E quando è che la nuova visione del mondo, almeno fra le classi ricche (ovvero nei loro epomiti locali) (*1), ha definitivamente preso il sopravvento?
Ebbene al riguardo ho un vago ricordo: sfortunatamente in questo caso la memoria (si tratta di qualcosa che lessi 30 o più anni fa!) mi tradisce e ho un po’ di incertezza sull’aneddoto in questione.
Chiaramente non può esistere alcuna data assoluta che segni il trionfo di un nuovo modo di sentire e intendere la vita rispetto al precedente ma, almeno, posso proporre una data simbolica: il 15 aprile del 1912.
È la data in cui affondò il Titanic. Nel suo viaggio inaugurale vi erano a bordo sia esponenti dell’aristocrazia (chiaramente più legati ai vecchi valori) che esponenti dell’industria e della finanza. Secondo la mia memoria, non essendoci posti per tutti sulle scialuppe, gli uomini dell’aristocrazia lasciarono il proprio posto alle donne e in questo furono imitati anche dagli industriali e finanzieri che si ritenevano (giustamente) la nuova nobiltà. In questo caso insomma i valori che anteponevano l’uomo al denaro ebbero la precedenza.

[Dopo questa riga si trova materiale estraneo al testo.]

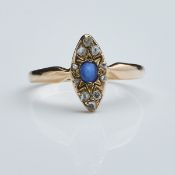 Antiker Marquise-Ring mit kleinem Saphir und Diamanten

La mia incertezza riguarda il comportamento dei ricchi americani: non ricordo se seguirono l’esempio dei loro omologhi inglesi o se cercarono di salvarsi a ogni costo (*2).
Di sicuro poi la crisi economica che seguì la prima guerra mondiale e che culminò con la crisi del ‘29 dovette rafforzare gli ideali sulla centralità dell’economia e del denaro nella società umana.
Forse non è un caso che l’attuale degenerazione della morale abbia subito un’improvvisa accelerazione proprio dopo la crisi del 2007…
Potrebbe essere che il terrore della povertà spinga i parapoteri economici ad attivarsi per tutelare e incrementare con maggiore determinazione la propria ricchezza? Plausibile…
Conclusione: la storia che si studia a scuola, sempre più nozionistica, si concentra sulle battaglie, sulle date, sui nomi di politici e monarchi ma in realtà ciò che veramente sarebbe importante imparare sono le tendenze nella società: come cambiano le idee (i protomiti), i desideri, gli obiettivi, le aspettative di ricchi e poveri. È questo che alla fine determina l’evoluzione della storia.
Da questo punto di vista mi sembra che sia scritto molto bene “Il secolo breve” di Hobsbwam che, come sapete, mi sto centellinando per darmi tempo di assorbirne tutti i concetti senza rischiare di sovrapporli e mischiarli insieme. Egli pone infatti grande attenzione nell’illustrare queste tendenze culturali in corrispondenza di grandi eventi: la guerra, la rivoluzione russa, la crisi economica. Questa è storia.
Nota (*1): le classi povere era invece bene che amassero la propria povertà in maniera che non si ribellassero contro le sperequazioni economiche che dividevano (e che, dopo un temporaneo riavvicinamento seguito alla seconda guerra mondiale, stanno tornando a separare ancor di più) la società.
Nota (*2): scrivendo mi è tornato in mente il vago ricordo di aver letto questo aneddoto in dei libretti di mio zio che raccoglievano e “romanzavano” storie reali arricchendole di molti dettagli suggestivi. Insomma c’è la concreta possibilità che l’aneddoto da me riportato non sia vero! Ma, se non lo fosse, è comunque significativo che si sia immaginata una fantasia del genere come plausibile. In altre parole la data simbolica del 15 aprile 1912 è comunque credibile.